By Lynn Ockersz
‘A bilingual capability, or a knowledge of Sinhala and Tamil, will be a prerequisite for those aspiring for recruitment to the country’s public sector in the future. Right now, however, emphasis will be placed on public servants acquiring proficiency in Sinhala and Tamil and incentives, such as salary increments, will be granted those officials who acquire this bilingual capability’, Minister of National Languages and Social Integration Vasudeva Nanayakkara said.
Explaining that the government was placing strong emphasis on the capability of the country’s citizenry to communicate with each other with ease, in the national languages, the Minister told this journalist in an exclusive interview that the full implementation of the state’s language policy was ‘a crying need’ which can no longer be put off. Spelling out the state’s priorities in the area of language capability among the people, Nanayakkara said that proficiency in Sinhala and Tamil will be stressed, firstly, and, secondly, a trilingual capability, involving an inculcation by each citizen of a knowledge of Sinhala, Tamil and English, will be stressed. At present, it is compulsory that a public servant acquires a knowledge of Sinhala or Tamil, as the case may be, within five years, it was pointed out.
A programme will be worked out in collaboration with the Ministry of Education to cultivate a trilingual capability in the country’s student population. Eventually this programme will be extended to cover even Sri Lanka’s adult population, the Minister said. However, the first priority in this context will be a knowledge of Sinhala and Tamil among students. The language proficiency project will be ‘superimposed on the social integration programme’, it was pointed out.
Nanayakkara said that the aim of his ministry is to not only integrate the country’s communities with each other but to lay the basis for the empowerment of all sections which are backward and lacking in skills, knowledge and capabilities which are essential for effective living. Thus, what will be aimed at is not only inter-communal integration but also intra-communal integration. All sections which are ‘backward’ and disadvantaged will be sought to be empowered, to enable them to integrate with the national mainstream and thereby play meaningful roles in public life.
‘It is assumed that all citizens must be knowledgeable, confident and better informed, so that they could claim and demand their rights from the administration. To that level we must develop those sections of our citizenry which are not yet effective. They must be enabled to press their demands and satisfy their legitimate needs, Nanayakkara explained.
When asked for his views on the impression in some quarters that the government is downplaying the need for a political solution to the country’s ethnic conflict, now that a military victory has been scored by the state against the LTTE, the Minister said that the matter ‘does not come under my ministry.’ He, however, explained that the ‘government’s present policy has given us all the necessary resources to carry out the basic step of endowing the Tamil people with the right to use their language in relation to matters which are relevant to them. This has been denied them even now, not by any design, but due to the lack of facilities and arrangements. So, we will provide these requirements or ask the relevant authorities to practise a bilingual policy. We will thus enable the Tamil people to feel that their language and the right to use their language is available to them. This will lay the groundwork for a solution to the political aspirations of the Tamil people. We have to do this quickly. We can’t take years to do this.’

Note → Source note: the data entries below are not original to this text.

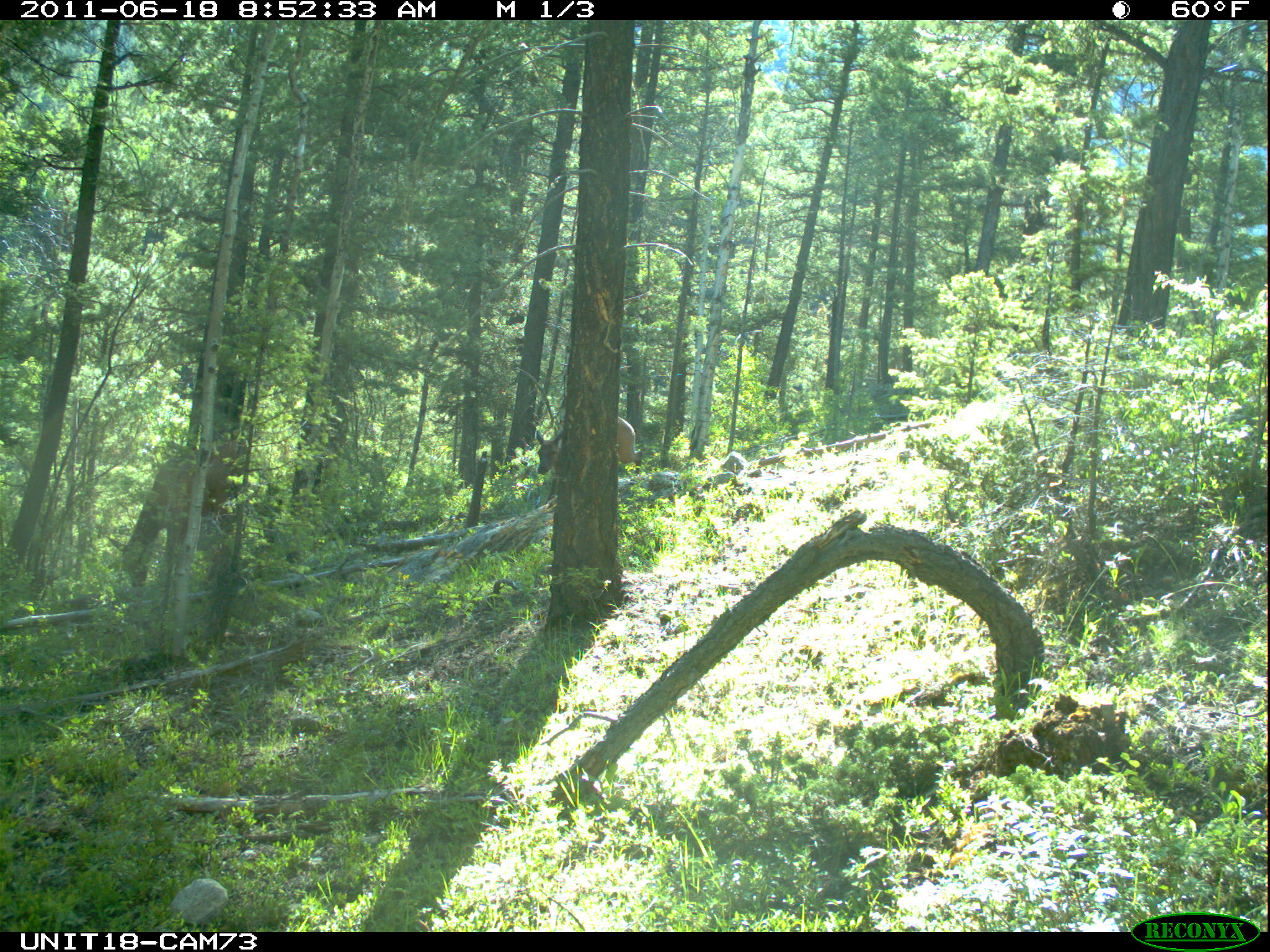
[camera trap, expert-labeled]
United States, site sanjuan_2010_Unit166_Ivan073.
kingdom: Animalia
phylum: Chordata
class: Mammalia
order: Artiodactyla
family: Cervidae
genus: Cervus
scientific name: Cervus elaphus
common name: red deer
Cervus elaphus (red deer).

‘We could not do this thus far because the Tamil areas were inaccessible because of the conflict. Now that we have gained access to these areas, we must go pell-mell into them to work out our programmes, the Minister said.
Asked whether the basis of his work was the principle that equality should prevail among the country’s communities, Nanayakkara answered in the affirmative and said that this principle was the basis of Sri Lanka’s constitution. He said that equality was a fundamental right and was justiciable. He agreed that the work carried out by his ministry would lay the basis for Tamil public servants to rise to the top in their respective institutions. ‘The senior Tamil public servants should give us their experiences and recommendations on what we should be doing in the Tamil-speaking areas of the country’, the Minister said.